D’un débat sanitaire à une crise de confiance
Le cœur du scandale ne réside pas dans les analyses publiées, mais dans la réaction qu’elles ont provoquée. Les autorités assurent vouloir protéger les consommateurs contre de fausses alarmes. Les internautes, eux, y voient une volonté d’étouffer toute critique. Un analyste des médias résume : « Quand la parole officielle est en déficit de confiance, les influenceurs prennent la place. Et quand on tente de les faire taire, le public croit d’autant plus qu’ils ont raison. »
L’effet boomerang est réel. Plus l’affaire avance, plus la vidéo initiale gagne en crédibilité aux yeux de certains publics. Et par la suite, la Toile s’enflamme.
Le parallèle français : Quand la transparence calme la tempête
L’affaire trouve un écho direct dans un épisode survenu récemment en France : rappel de produits Nestlé pour bébés après détection de bactéries ou toxines.
Mais là-bas, le processus est clair : analyses officielles, communiqué transparent, rappel immédiat, enquête publique. Pas d’interpellation, pas d’opacité. Juste des faits, des numéros de lots, des dates, des étapes vérifiables.
Un expert français cité par la presse locale explique :« Le consommateur accepte une mauvaise nouvelle si elle est transparente. Ce qu’il ne supporte pas, c’est l’impression qu’on lui cache quelque chose. »
Tandis qu’en Egypte, cette affaire des deux youtubeurs a suscité un débat qui dépasse des bouteilles d’eau. Au fond, l’affaire révèle trois fractures. Primo, il s’agit de la fracture de la confiance. Les institutions peinent à convaincre. Les influenceurs occupent le terrain. Le consommateur ne sait plus à qui croire. Secundo, la fracture de la méthode. Entre analyses amateurs et protocoles officiels, personne n’explique clairement comment vérifier la qualité d’un produit. Tertio, la fracture de la parole. Quand la critique devient risquée, le doute devient automatique. Un internaute résume avec une formule qui circule largement :« Si l’Etat parlait plus, les rumeurs parleraient moins.»

Comment vérifier la qualité de l’eau minérale ? (Conseils pratiques)
1. Vérifier la traçabilité : Numéro de lot, date de production, usine d’embouteillage, mention « analysée et conforme à la norme XXX ». Une eau fiable s’accompagne toujours d’une traçabilité claire.
2. Observer la bouteille : Turbidité, particules, changement d’odeur (anomalie), bouteille déformée (possible exposition à la chaleur), bouchon non parfaitement scellé (à éviter).
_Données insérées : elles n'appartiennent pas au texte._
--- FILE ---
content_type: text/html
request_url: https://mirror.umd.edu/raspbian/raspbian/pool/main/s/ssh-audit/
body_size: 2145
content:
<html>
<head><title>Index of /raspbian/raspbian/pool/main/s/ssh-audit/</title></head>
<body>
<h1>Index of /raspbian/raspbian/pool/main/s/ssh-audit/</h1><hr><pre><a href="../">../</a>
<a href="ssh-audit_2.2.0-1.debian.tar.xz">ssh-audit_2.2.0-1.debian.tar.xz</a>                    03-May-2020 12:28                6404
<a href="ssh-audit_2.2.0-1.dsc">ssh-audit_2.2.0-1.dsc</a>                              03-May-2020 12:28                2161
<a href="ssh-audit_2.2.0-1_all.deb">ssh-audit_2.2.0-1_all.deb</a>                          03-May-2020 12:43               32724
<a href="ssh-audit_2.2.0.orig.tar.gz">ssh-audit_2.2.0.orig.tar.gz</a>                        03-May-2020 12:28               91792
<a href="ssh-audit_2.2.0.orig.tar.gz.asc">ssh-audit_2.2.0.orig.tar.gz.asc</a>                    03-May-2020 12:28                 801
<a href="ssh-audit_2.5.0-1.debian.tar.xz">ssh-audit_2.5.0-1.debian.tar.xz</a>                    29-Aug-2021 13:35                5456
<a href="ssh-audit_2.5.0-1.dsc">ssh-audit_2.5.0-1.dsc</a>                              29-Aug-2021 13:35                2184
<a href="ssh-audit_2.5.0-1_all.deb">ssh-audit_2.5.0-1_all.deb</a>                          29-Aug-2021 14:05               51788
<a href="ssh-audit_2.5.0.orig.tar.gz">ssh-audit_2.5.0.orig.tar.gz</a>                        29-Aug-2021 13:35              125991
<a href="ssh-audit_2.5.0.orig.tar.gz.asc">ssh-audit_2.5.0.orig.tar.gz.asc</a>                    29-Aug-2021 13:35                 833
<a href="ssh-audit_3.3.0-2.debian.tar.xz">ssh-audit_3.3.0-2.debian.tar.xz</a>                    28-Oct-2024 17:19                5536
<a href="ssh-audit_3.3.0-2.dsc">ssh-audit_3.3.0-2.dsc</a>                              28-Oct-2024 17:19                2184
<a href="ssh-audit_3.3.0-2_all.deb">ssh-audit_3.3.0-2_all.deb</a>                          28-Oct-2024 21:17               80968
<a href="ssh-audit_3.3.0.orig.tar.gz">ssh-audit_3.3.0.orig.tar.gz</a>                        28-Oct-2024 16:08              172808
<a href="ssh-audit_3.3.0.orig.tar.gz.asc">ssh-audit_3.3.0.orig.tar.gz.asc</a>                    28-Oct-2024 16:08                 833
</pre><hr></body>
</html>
3. Lire l’étiquette avec attention : Taux de minéraux, résidus secs, mention « eau minérale naturelle » ou « eau de source » (ce n’est pas la même chose).
4. Faire analyser un échantillon… mais correctement. Si l’on souhaite vérifier une eau :prélever un échantillon non ouvert, le transporter à température contrôlée, l’envoyer dans un laboratoire accrédité ISO 17025, demander une analyse microbiologique (coliformes, E. coli, Pseudomonas, etc.) et physico-chimique.
5. Ne jamais généraliser un résultat isolé : Un seul test suspecté ≠ un lot entier contaminé. Les conclusions doivent être confirmées par un laboratoire certifié.